__To do__: Please return all of the records that follow, exactly as written.

(Stored entries)
[Start of section]

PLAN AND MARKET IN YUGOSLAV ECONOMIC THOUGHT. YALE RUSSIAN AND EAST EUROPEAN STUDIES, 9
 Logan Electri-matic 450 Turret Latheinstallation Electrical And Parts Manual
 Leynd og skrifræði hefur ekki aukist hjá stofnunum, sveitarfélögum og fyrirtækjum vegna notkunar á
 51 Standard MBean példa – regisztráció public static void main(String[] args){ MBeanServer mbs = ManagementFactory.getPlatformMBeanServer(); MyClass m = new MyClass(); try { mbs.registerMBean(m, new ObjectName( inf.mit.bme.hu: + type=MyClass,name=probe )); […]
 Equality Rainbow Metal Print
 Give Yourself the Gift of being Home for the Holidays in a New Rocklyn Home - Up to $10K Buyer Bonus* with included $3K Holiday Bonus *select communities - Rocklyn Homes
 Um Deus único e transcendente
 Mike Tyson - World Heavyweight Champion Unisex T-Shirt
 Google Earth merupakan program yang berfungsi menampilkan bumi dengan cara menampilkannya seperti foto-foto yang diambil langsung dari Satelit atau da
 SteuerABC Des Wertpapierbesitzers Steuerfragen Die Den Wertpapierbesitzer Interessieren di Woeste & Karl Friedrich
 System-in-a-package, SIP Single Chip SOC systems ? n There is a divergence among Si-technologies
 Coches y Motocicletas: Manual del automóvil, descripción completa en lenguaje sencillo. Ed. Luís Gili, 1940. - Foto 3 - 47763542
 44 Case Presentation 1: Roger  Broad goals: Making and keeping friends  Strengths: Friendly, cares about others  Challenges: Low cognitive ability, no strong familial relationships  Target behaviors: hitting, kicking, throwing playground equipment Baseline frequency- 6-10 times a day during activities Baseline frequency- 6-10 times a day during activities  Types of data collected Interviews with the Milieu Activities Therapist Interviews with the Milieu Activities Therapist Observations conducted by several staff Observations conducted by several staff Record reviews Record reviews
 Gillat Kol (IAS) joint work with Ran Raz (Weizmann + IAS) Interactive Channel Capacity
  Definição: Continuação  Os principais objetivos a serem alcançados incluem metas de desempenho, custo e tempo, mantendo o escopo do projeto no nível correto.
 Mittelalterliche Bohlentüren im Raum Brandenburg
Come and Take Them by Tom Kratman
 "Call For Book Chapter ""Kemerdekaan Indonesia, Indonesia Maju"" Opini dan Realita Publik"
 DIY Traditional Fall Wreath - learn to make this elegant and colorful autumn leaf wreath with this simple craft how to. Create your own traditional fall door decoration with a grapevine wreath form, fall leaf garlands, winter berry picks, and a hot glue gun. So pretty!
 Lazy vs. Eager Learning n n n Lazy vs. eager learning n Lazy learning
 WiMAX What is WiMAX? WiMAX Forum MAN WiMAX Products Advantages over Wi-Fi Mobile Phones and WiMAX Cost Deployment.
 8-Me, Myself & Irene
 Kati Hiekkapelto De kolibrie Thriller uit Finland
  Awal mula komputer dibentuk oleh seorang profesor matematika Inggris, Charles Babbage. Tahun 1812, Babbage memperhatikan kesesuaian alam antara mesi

[End of section]

__Answer section__:
PLAN AND MARKET IN YUGOSLAV ECONOMIC THOUGHT. YALE RUSSIAN AND EAST EUROPEAN STUDIES, 9
 Logan Electri-matic 450 Turret Latheinstallation Electrical And Parts Manual
 Leynd og skrifræði hefur ekki aukist hjá stofnunum, sveitarfélögum og fyrirtækjum vegna notkunar á
 51 Standard MBean példa – regisztráció public static void main(String[] args){ MBeanServer mbs = ManagementFactory.getPlatformMBeanServer(); MyClass m = new MyClass(); try { mbs.registerMBean(m, new ObjectName( inf.mit.bme.hu: + type=MyClass,name=probe )); […]
 Equality Rainbow Metal Print
 Give Yourself the Gift of being Home for the Holidays in a New Rocklyn Home - Up to $10K Buyer Bonus* with included $3K Holiday Bonus *select communities - Rocklyn Homes
 Um Deus único e transcendente
 Mike Tyson - World Heavyweight Champion Unisex T-Shirt
 Google Earth merupakan program yang berfungsi menampilkan bumi dengan cara menampilkannya seperti foto-foto yang diambil langsung dari Satelit atau da
 SteuerABC Des Wertpapierbesitzers Steuerfragen Die Den Wertpapierbesitzer Interessieren di Woeste & Karl Friedrich
 System-in-a-package, SIP Single Chip SOC systems ? n There is a divergence among Si-technologies
 Coches y Motocicletas: Manual del automóvil, descripción completa en lenguaje sencillo. Ed. Luís Gili, 1940. - Foto 3 - 47763542
 44 Case Presentation 1: Roger  Broad goals: Making and keeping friends  Strengths: Friendly, cares about others  Challenges: Low cognitive ability, no strong familial relationships  Target behaviors: hitting, kicking, throwing playground equipment Baseline frequency- 6-10 times a day during activities Baseline frequency- 6-10 times a day during activities  Types of data collected Interviews with the Milieu Activities Therapist Interviews with the Milieu Activities Therapist Observations conducted by several staff Observations conducted by several staff Record reviews Record reviews
 Gillat Kol (IAS) joint work with Ran Raz (Weizmann + IAS) Interactive Channel Capacity
  Definição: Continuação  Os principais objetivos a serem alcançados incluem metas de desempenho, custo e tempo, mantendo o escopo do projeto no nível correto.
 Mittelalterliche Bohlentüren im Raum Brandenburg
Come and Take Them by Tom Kratman
 "Call For Book Chapter ""Kemerdekaan Indonesia, Indonesia Maju"" Opini dan Realita Publik"
 DIY Traditional Fall Wreath - learn to make this elegant and colorful autumn leaf wreath with this simple craft how to. Create your own traditional fall door decoration with a grapevine wreath form, fall leaf garlands, winter berry picks, and a hot glue gun. So pretty!
 Lazy vs. Eager Learning n n n Lazy vs. eager learning n Lazy learning
 WiMAX What is WiMAX? WiMAX Forum MAN WiMAX Products Advantages over Wi-Fi Mobile Phones and WiMAX Cost Deployment.
 8-Me, Myself & Irene
 Kati Hiekkapelto De kolibrie Thriller uit Finland
  Awal mula komputer dibentuk oleh seorang profesor matematika Inggris, Charles Babbage. Tahun 1812, Babbage memperhatikan kesesuaian alam antara mesi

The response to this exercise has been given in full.